- Extracted information
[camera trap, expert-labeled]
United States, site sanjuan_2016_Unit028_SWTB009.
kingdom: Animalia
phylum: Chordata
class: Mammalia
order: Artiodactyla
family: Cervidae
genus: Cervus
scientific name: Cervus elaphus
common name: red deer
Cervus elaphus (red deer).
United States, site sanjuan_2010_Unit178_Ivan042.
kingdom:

...

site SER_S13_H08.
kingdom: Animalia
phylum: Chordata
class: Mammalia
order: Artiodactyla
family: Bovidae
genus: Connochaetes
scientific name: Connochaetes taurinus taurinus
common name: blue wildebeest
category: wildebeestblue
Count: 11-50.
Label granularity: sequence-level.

- Directions for this task
Look above for the line holding "common name: blue wildebeest" and the line holding "Label granularity: sequence-level.". Retype both, and every line between them, word for word and nothing else.

- Result of the task
common name: blue wildebeest
category: wildebeestblue
Count: 11-50.
Label granularity: sequence-level.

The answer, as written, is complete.